Personal information
- Full name: Thomas Jenkins
- Born: 16 March 2001 (age 25) Boorowa, New South Wales, Australia
- Height: 188 cm (6 ft 2 in)
- Weight: 94 kg (14 st 11 lb)

Playing information
- Position: Wing, Centre
Club
| Years | Team | Pld | T | G | FG | P |
| 2022–23 | Penrith Panthers | 6 | 5 | 0 | 0 | 20 |
| 2024 | Newcastle Knights | 5 | 0 | 0 | 0 | 0 |
| 2025– | Penrith Panthers | 47 | 43 | 0 | 0 | 172 |
|  | Total | 58 | 48 | 0 | 0 | 192 |
- Source: As of 13 September 2026

= Thomas Jenkins (rugby league) =

Australian rugby league footballer

Thomas Jenkins (born 16 March 2001) is an Australian professional rugby league footballer who plays as a er or for the Penrith Panthers in the National Rugby League.
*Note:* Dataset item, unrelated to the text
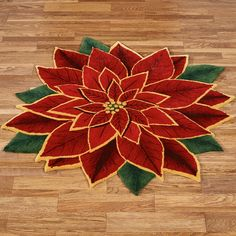 Trimmed in gold, this Elegant Poinsettia unfurls its petals in a lovely opulent splendor. This polyester rug resembles a freeform realistic poinsettia blossom. Christmas Rugs, Christmas Poinsettia, Christmas Mood, Christmas Decorations, Christmas Things, Crochet Christmas, Christmas Angels, Table Topper Patterns, Homemade Rugs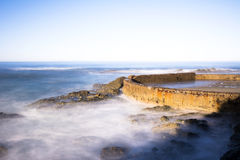 Sea wall protecting beach Stock Photography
He previously played for the Newcastle Knights in the National Rugby League (NRL).

==Background==
Born in Boorowa, New South Wales, Jenkins played his junior rugby league for the Young Cherrypickers.

==Playing career==

===Early years===
In 2019, Jenkins played for the Riverina team in the Laurie Daley Cup. In 2020, he was signed by the Penrith Panthers to play in their Jersey Flegg Cup side.

===2022===
In round 25 of the 2022 NRL season, Jenkins made his NRL debut for the Panthers against the North Queensland Cowboys. It would be his only first-grade appearance of the year.

===2023===
In round 16 of the 2023 NRL season, Jenkins scored his first try in the top grade during Penrith's 23-27 golden point extra-time loss to North Queensland. In round 20, he scored two tries for Penrith in their 24-14 victory over the Dolphins.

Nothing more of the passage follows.